Reduci dal loro primo disco di inediti, “World to the Wise”, la band esegue cinque pezzi tratti dal debut album, senza tuttavia scaldare il pubblico. Il fatto che il boato si scateni solo al termine dell’ultimo brano, “Step Aside”, lascia intuire come i cinque non siano stati in grado di fare breccia nel pubblico, vuoi perché troppo impostati e tecnicamente carenti, vuoi per l’insufficiente songwriting.

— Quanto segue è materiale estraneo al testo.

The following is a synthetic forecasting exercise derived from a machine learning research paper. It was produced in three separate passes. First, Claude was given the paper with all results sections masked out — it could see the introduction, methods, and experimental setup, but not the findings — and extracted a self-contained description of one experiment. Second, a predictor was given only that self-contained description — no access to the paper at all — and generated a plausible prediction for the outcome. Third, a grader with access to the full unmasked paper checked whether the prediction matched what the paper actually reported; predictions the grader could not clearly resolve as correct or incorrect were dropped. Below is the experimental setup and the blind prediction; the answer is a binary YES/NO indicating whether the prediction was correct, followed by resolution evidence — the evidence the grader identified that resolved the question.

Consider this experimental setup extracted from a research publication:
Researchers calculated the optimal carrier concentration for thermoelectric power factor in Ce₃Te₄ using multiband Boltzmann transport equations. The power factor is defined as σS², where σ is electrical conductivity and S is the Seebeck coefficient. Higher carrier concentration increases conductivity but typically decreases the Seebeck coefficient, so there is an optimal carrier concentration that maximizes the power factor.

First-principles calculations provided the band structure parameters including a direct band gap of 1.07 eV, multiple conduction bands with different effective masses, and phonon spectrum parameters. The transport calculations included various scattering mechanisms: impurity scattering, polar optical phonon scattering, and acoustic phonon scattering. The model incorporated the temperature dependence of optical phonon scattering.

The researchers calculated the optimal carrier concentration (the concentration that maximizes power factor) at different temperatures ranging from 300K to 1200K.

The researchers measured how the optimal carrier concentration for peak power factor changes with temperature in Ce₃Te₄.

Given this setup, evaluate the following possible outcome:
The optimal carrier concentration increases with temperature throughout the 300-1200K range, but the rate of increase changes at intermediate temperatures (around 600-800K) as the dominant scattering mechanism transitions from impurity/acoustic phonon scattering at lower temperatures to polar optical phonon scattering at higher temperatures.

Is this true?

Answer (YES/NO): NO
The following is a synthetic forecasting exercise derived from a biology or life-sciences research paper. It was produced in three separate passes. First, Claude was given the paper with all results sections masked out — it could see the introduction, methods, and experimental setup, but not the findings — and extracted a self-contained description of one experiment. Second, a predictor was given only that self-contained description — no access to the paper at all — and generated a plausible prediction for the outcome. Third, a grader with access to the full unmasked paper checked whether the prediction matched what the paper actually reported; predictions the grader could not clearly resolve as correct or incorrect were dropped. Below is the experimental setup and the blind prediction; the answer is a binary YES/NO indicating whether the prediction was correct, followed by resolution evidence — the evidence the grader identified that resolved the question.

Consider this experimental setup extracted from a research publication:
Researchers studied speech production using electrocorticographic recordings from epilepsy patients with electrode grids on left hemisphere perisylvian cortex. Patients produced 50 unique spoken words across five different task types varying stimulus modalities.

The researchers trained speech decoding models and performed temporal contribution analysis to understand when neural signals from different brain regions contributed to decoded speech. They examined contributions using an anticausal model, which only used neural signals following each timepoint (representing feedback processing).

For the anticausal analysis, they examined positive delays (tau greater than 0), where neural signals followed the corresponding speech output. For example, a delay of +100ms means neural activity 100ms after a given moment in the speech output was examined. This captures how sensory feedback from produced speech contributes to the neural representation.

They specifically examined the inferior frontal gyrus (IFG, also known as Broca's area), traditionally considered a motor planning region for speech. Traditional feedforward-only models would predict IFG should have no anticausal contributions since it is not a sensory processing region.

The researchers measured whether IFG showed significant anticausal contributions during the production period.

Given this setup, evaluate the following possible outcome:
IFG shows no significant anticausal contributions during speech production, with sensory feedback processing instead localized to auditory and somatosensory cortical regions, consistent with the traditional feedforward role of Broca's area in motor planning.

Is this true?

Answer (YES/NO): NO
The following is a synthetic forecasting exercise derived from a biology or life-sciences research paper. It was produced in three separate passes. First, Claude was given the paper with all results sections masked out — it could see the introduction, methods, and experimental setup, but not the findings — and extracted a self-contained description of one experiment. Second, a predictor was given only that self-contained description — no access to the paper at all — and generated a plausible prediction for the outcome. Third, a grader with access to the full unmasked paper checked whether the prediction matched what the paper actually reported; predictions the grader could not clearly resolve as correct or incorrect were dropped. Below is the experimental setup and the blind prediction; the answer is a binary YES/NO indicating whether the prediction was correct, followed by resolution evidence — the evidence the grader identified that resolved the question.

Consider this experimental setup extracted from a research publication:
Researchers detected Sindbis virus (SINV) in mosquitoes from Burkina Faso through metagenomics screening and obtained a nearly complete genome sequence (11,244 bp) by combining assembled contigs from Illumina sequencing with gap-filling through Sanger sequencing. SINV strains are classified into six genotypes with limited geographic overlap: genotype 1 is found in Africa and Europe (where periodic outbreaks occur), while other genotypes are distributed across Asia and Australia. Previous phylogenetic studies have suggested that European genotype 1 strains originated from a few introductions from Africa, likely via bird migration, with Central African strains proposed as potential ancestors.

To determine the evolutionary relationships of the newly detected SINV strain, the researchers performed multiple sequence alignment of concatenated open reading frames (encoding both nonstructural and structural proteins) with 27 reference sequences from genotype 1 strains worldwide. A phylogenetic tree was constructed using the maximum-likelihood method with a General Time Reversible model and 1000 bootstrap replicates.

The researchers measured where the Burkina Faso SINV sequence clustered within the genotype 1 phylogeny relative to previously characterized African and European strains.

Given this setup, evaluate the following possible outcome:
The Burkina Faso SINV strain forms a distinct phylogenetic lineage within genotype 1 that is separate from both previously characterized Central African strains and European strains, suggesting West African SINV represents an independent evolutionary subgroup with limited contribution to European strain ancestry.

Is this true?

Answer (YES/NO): NO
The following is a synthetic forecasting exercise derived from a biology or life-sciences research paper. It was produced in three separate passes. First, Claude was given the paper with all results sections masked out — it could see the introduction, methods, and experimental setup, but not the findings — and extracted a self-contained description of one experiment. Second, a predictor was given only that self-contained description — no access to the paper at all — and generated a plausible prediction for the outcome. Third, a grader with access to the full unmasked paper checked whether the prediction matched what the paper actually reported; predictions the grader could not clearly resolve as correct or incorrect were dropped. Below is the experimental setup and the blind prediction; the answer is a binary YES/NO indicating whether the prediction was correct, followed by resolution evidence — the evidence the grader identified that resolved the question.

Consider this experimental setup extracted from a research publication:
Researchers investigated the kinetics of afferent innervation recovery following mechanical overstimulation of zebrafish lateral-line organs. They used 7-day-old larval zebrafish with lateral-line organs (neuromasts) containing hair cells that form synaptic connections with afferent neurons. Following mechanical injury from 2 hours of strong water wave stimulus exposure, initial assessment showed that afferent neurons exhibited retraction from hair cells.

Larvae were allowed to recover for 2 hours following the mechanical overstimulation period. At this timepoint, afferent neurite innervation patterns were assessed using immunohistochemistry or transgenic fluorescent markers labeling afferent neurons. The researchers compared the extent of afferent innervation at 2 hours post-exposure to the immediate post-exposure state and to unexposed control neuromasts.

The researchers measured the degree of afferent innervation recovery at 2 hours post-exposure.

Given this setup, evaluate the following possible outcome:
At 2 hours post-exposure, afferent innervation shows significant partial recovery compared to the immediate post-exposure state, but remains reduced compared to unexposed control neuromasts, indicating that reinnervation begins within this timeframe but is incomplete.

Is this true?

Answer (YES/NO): YES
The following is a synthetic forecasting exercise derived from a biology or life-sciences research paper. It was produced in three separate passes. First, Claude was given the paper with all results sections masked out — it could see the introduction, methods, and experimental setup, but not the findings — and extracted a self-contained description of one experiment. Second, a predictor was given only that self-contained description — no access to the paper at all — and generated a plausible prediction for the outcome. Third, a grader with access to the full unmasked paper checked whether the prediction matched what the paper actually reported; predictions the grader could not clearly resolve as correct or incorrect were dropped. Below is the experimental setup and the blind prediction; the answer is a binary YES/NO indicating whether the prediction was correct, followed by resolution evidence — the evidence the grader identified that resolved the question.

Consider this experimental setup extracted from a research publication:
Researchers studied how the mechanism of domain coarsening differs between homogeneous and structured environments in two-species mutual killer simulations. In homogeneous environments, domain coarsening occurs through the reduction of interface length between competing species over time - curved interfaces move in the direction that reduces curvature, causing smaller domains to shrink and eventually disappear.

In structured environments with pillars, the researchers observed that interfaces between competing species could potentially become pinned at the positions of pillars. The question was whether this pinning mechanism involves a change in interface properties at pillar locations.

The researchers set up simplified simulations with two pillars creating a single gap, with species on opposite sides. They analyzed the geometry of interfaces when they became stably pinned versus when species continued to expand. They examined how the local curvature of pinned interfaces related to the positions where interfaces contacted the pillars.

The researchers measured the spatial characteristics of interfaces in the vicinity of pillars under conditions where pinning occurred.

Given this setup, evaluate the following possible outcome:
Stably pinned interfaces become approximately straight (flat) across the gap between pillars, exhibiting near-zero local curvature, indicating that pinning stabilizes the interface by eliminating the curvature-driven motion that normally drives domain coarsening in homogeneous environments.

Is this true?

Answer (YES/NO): NO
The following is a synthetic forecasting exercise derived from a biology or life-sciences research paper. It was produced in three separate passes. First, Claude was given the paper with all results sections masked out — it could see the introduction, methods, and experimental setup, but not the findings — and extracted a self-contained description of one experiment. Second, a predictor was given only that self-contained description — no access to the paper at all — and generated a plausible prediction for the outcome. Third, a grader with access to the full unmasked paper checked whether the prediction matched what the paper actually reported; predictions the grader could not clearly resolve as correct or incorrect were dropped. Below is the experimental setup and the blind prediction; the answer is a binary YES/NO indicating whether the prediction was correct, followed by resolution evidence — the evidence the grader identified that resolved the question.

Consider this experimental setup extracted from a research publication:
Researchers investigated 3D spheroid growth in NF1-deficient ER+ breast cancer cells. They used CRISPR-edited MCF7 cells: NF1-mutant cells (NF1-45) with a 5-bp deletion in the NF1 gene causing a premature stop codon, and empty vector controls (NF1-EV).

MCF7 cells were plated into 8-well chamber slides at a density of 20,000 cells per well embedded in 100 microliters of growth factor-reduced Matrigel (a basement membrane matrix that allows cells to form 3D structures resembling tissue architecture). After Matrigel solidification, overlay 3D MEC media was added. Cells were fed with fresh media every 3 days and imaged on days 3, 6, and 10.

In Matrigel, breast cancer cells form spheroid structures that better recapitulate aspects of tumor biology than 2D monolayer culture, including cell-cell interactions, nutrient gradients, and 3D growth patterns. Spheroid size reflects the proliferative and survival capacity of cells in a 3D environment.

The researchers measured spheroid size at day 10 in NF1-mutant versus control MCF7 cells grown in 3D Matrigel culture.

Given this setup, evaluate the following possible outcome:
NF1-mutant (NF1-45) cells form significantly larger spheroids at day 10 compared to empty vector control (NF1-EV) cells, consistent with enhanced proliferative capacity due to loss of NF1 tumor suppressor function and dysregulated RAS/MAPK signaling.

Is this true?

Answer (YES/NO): YES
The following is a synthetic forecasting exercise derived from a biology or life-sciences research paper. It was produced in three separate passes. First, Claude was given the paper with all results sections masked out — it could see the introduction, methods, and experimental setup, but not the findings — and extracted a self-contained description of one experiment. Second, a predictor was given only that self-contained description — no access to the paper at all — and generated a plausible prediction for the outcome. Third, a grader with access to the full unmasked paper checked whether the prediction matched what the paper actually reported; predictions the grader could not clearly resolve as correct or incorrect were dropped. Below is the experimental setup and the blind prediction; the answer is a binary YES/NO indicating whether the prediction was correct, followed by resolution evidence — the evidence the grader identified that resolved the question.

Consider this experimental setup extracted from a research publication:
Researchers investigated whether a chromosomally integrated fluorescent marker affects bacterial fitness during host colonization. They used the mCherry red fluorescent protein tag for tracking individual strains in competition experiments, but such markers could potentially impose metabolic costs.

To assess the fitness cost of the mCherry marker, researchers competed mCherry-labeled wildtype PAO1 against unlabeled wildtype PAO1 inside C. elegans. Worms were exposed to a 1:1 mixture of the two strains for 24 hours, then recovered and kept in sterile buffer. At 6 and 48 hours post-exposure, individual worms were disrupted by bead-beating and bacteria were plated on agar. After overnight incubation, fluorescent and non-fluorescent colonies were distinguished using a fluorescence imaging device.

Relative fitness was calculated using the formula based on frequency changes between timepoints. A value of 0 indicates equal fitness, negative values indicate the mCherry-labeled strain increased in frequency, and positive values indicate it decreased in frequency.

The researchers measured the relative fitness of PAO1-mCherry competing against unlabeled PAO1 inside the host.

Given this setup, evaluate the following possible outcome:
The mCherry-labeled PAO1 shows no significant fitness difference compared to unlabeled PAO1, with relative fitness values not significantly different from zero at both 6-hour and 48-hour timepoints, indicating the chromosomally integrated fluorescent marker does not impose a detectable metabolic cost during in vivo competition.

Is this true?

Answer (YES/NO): NO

Altro punto debole il cantante, Gabriele Bernasconi, non all’altezza sia dal punto di vista vocale che di frontman, costretto ad utilizzare harmonizer e basi di cori sui propri brani. Forse una serata storta forse no, fatto sta che i Clairvoyants non sono stati in grado di convincere per niente, e l’arrivo dei Gotthard sembra proprio essere non solo il motivo dell’acquisto del biglietto, ma anche una benedizione per la maggior parte dei presenti. Peccato.
I Gotthard sono sinonimo di professionalità e attaccamento ai fan. Steve Lee e soci salgono sul palco proponendo da subito uno show rovente, incentrato sia sui brani del nuovo disco, “Need To Believe”, sia sui classici, dal primo al penultimo “Domino Effect”. Leo Leoni e Freddy Scherer fanno ruggire le chitarre e il simpatico Marc Lynn dimostra di essere anche un solido bassista ed un ottima seconda voce. I suoni ci sono, la gente è calda e anche quell’autentico showman di Steve Lee lo percepisce, invitando i presenti, in perfetto italiano, a lasciarsi alle spalle i propri problemi, almeno per una sera…una sera di rock ‘n’ roll.
“Gone Too Far” aizza il pubblico al pari di “Top of the World”, alle quali segue la title track dell’ultimo lavoro, “Need To Believe”, che fa da apripista ad un simpatico sketch tra Leo Leoni e Steve Lee, che si cimentano in un duetto scherzoso tra chitarra e voce per trovare il limite di Steve, bravissimo per tutta la serata e probabilmente senza limiti vocali. Il singer, dai vocalizzi e dalle battute passa all’armonica per accogliere il boato del pubblico sulla southern bluesy “Sister Moon”, bissata dall’immancabile cover di “Hush”.
I successi e i nuovi brani si susseguono senza troppe pause, la band gioca con il pubblico e non smette mai di ringraziare tutti i presenti, dedicando ai partecipanti un premio Oscar, quello di “The Oscar Goes to You”. Nel mezzo anche un enfatico momento acustico a richiesta che trova il suo apice nell’immancabile “Heaven”: Steve Lee è in forma strepitosa e dimostra in ogni momento perché anche un vecchio dinosauro saggio quale Mr Jon Lord, lo abbia voluto con sé nei suoi recenti progetti musicali. La nuova ed efficace “Shangri La”, “I Know You Know”, l’osannata “Lift You Up” e la conclusiva “Anytime Anywhere” chiudono una serata trionfale per una band che in Italia ha trovato la sua dimensione e che in Milano e dintorni ha la sua roccaforte verde biancorossa.
In altre città europee questa band riempie palazzi ancora più grandi…la sensazione è che non ci sarebbe niente di scandaloso se dovesse capitare anche qui, un giorno. Promossi.